Epá, e não fales mal da dom quixote que eles acabam de lançar um livro cujo título é 'chega aonde quiseres' e tem como subtítulo 'estratégias comprovadas para o sucesso'. Eles estão mesmo preocupados com as pessoas. É inegável.

Anónimo disse...

não tem nada que ver com isto, mas lembrei-me agora de um livro que fez parte da bibliografia para uma tese de fim de curso, já lá vão uns aninhos, da autoria de um Ivan Illich, "Limites para a Medicina", salvo erro, uma edição dos anos 70, já não me recordo se brasileira ou portuguesa, mas anda por aqui numa estante qualquer.
defendia, se bem me lembro, a pouca utilização de analgésicos, entre outras coisas...

Anónimo disse...

Miguel,
Suponho que do Daudet só li Cartas do meu moínho e há muitos anos, numa edição velhinha dos meus pais.
Essa da justificação da escolha da obra do Balzac é das boas (para não dizer mais).
Luís,
Como já deves saber, eles (DQ) andam com uma campanha promocional nos livros de auto-ajuda. E querem ser grandes com Carolinas Salagados e quejandos.
CJ,
Curiosa coincidência, ainda por cima num profissional de medicina (embora o I.I. fosse jurista) e este se grafe com dois "l's"
Abraços a todos

Anónimo disse...

André, eu tenho essa edição da Europa-América mas talvez valha a pena dar agora mais uns euros por uma que tenha menos gralhas - são tantas que irrita!

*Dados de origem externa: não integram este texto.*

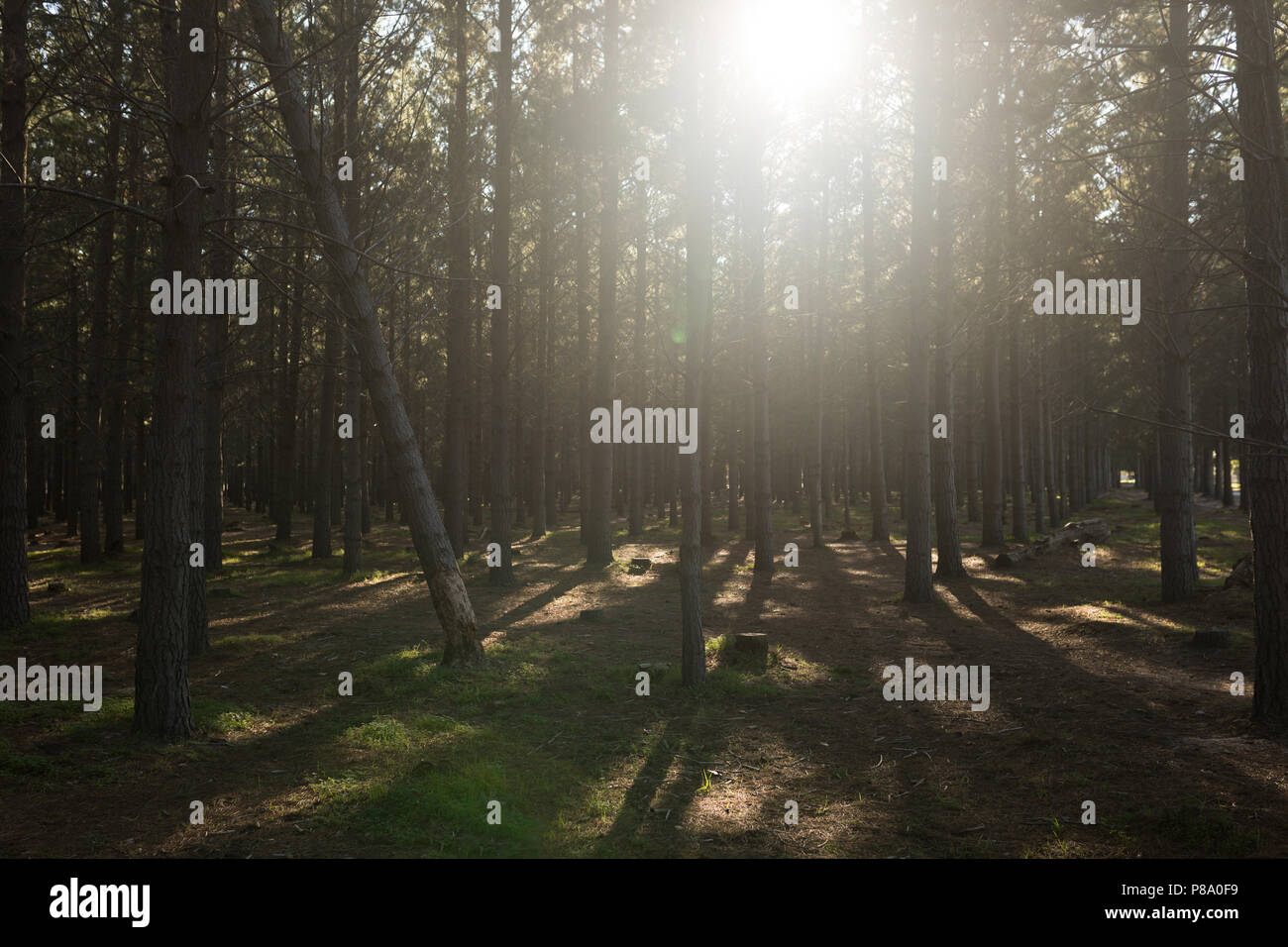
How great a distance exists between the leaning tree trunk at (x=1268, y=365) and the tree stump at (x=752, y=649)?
4.95 m

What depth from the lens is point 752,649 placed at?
10.3 m

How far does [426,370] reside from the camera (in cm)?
3181

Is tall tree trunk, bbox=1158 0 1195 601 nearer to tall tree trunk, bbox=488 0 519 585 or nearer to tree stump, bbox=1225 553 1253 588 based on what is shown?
tree stump, bbox=1225 553 1253 588

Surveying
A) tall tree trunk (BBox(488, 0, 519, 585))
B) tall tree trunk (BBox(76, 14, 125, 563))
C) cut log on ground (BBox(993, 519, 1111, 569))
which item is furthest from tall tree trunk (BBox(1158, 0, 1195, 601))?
tall tree trunk (BBox(76, 14, 125, 563))

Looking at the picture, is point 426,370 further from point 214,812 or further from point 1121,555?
point 214,812

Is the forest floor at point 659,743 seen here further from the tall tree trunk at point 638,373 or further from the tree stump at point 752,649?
the tall tree trunk at point 638,373

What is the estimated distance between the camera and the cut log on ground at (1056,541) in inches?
750

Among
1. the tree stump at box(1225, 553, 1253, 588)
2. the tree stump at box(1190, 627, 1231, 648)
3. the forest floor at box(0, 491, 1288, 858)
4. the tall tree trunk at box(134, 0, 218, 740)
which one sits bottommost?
the forest floor at box(0, 491, 1288, 858)

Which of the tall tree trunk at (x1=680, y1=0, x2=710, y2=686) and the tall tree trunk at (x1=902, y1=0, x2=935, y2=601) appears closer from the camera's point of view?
the tall tree trunk at (x1=680, y1=0, x2=710, y2=686)

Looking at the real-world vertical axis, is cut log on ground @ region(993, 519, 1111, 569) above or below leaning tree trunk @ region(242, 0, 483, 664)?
below

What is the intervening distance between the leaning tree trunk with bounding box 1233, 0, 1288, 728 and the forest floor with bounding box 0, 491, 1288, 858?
2.37 feet

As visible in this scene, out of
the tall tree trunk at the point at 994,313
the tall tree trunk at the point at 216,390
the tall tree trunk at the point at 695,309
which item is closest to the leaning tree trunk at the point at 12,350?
the tall tree trunk at the point at 216,390

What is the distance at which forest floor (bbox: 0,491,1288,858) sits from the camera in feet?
17.8
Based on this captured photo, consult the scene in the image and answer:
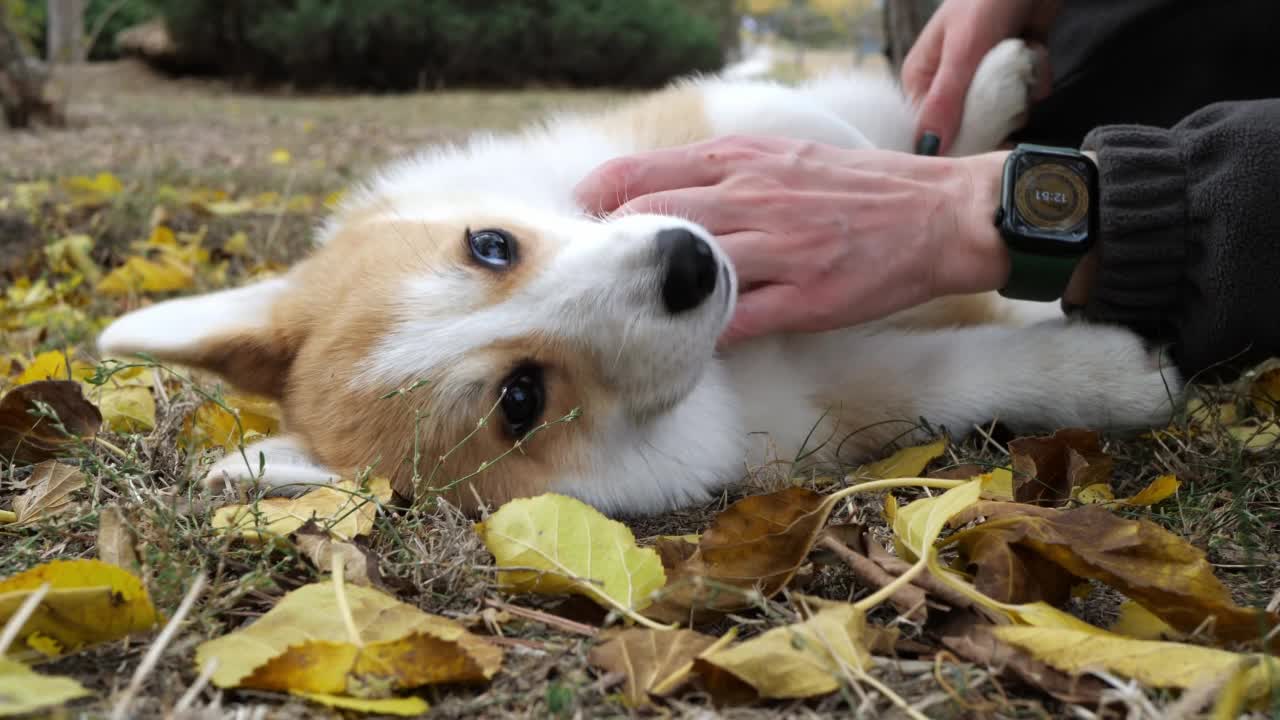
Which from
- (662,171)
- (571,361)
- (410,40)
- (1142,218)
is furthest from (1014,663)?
(410,40)

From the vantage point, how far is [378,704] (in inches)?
40.1

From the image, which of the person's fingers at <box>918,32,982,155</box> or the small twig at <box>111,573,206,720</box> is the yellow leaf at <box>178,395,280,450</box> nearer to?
the small twig at <box>111,573,206,720</box>

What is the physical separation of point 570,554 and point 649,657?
0.24 metres

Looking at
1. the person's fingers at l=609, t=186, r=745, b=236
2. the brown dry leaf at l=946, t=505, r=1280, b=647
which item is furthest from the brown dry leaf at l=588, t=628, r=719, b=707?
the person's fingers at l=609, t=186, r=745, b=236

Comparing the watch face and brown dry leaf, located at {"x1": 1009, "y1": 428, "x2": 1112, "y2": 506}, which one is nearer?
brown dry leaf, located at {"x1": 1009, "y1": 428, "x2": 1112, "y2": 506}

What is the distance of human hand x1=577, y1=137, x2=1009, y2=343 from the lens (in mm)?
1899

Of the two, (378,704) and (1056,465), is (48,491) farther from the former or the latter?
(1056,465)

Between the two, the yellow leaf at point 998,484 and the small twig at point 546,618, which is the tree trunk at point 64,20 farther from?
the yellow leaf at point 998,484

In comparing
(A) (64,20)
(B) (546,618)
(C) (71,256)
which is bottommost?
(C) (71,256)

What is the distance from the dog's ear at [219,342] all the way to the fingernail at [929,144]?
153 centimetres

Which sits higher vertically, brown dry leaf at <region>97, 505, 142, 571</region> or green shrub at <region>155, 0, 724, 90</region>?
green shrub at <region>155, 0, 724, 90</region>

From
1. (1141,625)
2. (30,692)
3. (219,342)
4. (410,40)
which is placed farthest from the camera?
(410,40)

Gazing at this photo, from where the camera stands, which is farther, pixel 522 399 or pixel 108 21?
pixel 108 21

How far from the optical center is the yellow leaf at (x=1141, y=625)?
115cm
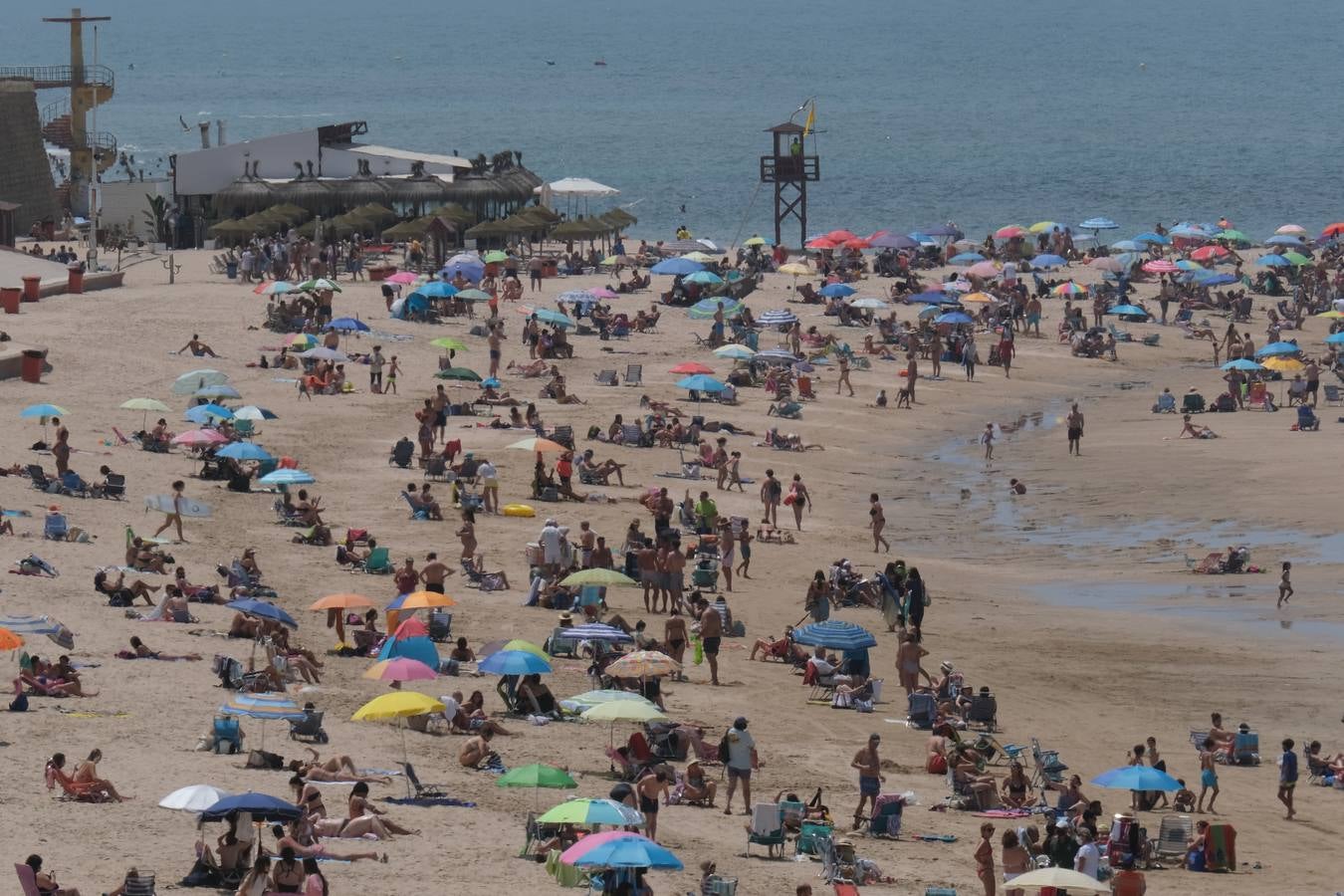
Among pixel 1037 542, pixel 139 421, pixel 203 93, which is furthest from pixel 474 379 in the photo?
pixel 203 93

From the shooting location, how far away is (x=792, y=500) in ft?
90.6

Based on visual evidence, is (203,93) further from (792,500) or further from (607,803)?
(607,803)

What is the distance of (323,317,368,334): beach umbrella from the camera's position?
36.7 meters

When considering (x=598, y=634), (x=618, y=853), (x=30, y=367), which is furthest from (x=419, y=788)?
(x=30, y=367)

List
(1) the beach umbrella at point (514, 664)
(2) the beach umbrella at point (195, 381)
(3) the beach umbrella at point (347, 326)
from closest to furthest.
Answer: (1) the beach umbrella at point (514, 664) → (2) the beach umbrella at point (195, 381) → (3) the beach umbrella at point (347, 326)

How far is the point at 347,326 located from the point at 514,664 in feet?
64.1

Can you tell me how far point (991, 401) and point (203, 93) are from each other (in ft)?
414

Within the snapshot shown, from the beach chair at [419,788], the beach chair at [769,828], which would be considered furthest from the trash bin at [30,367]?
the beach chair at [769,828]

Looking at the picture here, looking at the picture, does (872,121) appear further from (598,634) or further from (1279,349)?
(598,634)

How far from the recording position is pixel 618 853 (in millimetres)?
13219

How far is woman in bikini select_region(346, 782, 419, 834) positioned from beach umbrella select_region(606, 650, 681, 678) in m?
3.82

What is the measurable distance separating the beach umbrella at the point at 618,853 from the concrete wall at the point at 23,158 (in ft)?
148

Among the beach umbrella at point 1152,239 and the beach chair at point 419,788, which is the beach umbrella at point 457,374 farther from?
the beach umbrella at point 1152,239

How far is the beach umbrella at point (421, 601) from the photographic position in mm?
20609
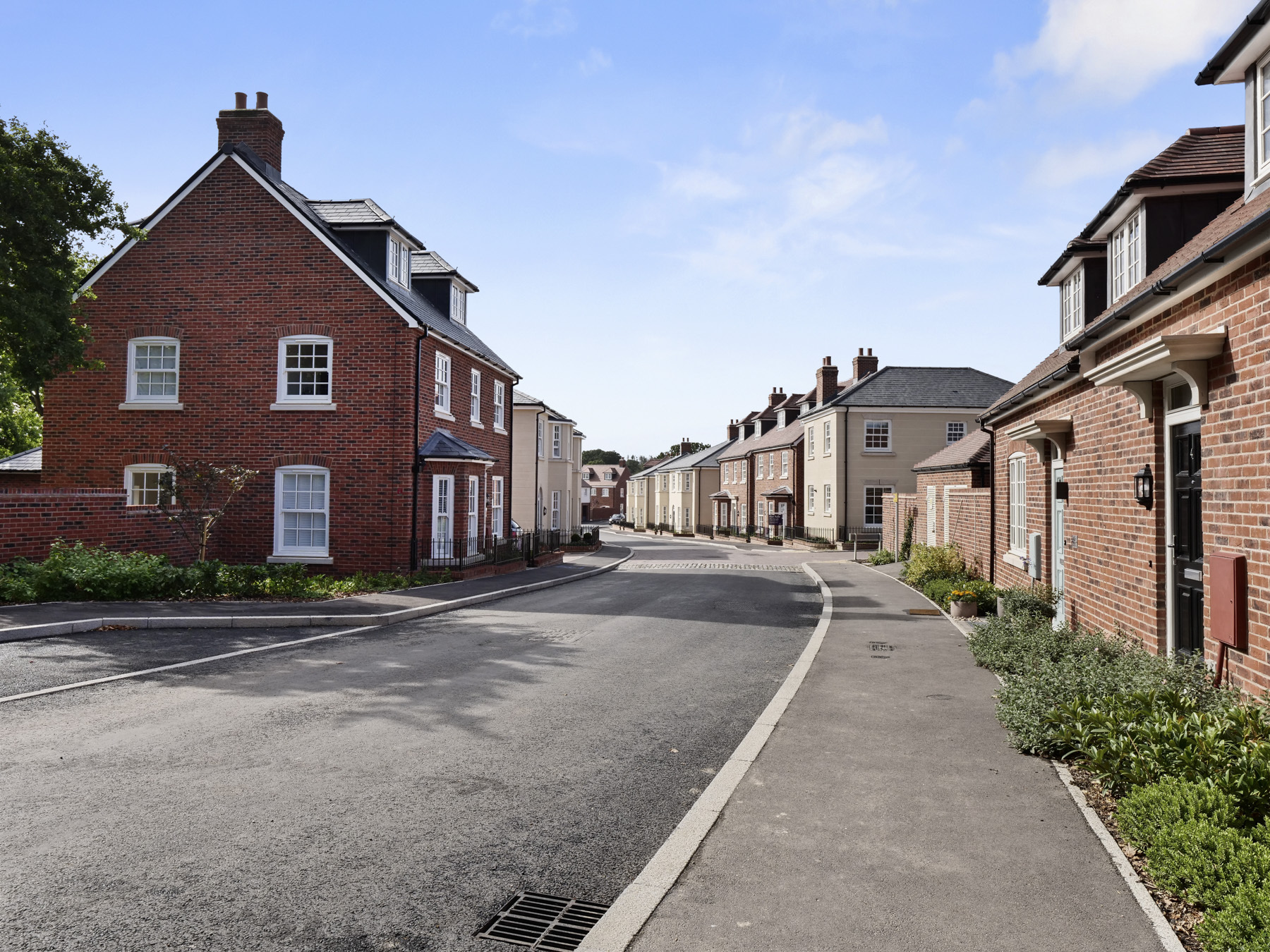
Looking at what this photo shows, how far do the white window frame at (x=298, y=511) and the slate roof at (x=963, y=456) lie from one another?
15713 millimetres

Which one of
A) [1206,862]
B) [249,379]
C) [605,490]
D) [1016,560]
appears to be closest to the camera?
[1206,862]

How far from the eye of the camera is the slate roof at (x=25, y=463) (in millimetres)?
22766

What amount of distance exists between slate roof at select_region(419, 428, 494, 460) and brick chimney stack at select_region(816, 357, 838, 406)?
94.9 ft

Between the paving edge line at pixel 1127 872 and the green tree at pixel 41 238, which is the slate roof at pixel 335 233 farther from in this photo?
the paving edge line at pixel 1127 872

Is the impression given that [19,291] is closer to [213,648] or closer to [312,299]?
[312,299]

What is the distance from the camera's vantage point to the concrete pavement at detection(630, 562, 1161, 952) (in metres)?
3.76

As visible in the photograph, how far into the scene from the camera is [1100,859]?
14.9ft

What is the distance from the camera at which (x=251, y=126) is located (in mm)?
22781

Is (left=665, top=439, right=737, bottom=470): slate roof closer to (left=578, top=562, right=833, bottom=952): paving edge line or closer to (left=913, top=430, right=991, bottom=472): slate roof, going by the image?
(left=913, top=430, right=991, bottom=472): slate roof

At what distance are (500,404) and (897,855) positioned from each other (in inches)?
982

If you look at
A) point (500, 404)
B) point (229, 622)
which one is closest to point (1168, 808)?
point (229, 622)

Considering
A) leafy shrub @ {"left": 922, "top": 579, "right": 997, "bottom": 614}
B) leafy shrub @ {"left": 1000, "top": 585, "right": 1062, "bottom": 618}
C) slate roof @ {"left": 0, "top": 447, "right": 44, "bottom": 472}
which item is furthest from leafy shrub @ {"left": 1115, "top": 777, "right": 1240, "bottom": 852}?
Answer: slate roof @ {"left": 0, "top": 447, "right": 44, "bottom": 472}

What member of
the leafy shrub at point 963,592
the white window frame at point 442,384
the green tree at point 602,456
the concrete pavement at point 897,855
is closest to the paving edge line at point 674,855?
the concrete pavement at point 897,855

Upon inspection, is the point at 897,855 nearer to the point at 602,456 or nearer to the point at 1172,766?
the point at 1172,766
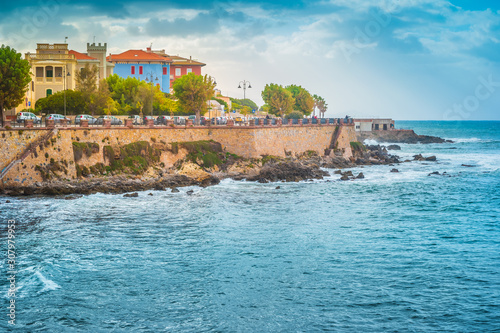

é curioso que fui ter à morte do I Illitich pela mão de um Lobo Antunes, o João (que escreve magistralmente sobre a arte de ser médico e que nos seus livros recomenda repetidamente este como obra-prima sobre a experiência não só do adoecer mas, sobretudo, do cuidar quando a morte está por perto). é que sou mesmo capaz de o comprar de novo.

Anónimo disse...

Mónica,
Já não me recordo da qualidade da tradução, já o li há algum tempo. Mas sendo de Casais Monteiro... De qualquer forma, hei-de dar uma vista de olhos pelas outras traduções, em especial a dos Guerra.

Anónimo disse...

acho que é mais da edição que da tradução, gralhas puras, tantas

Anónimo disse...

Epá, a da Relógio D'Água é traduzida pelos Guerra e eu que fui comprar a da booket. Bom, ao menos é quase metade do preço. Valha-nos(me) isso.

Anónimo disse...

Também gosto das traduções dos Guerra, mas por 5 euros creio que não fizeste mal, o Pescada também é bom. A minha, já velhinha, é do Adolfo Casais Monteiro.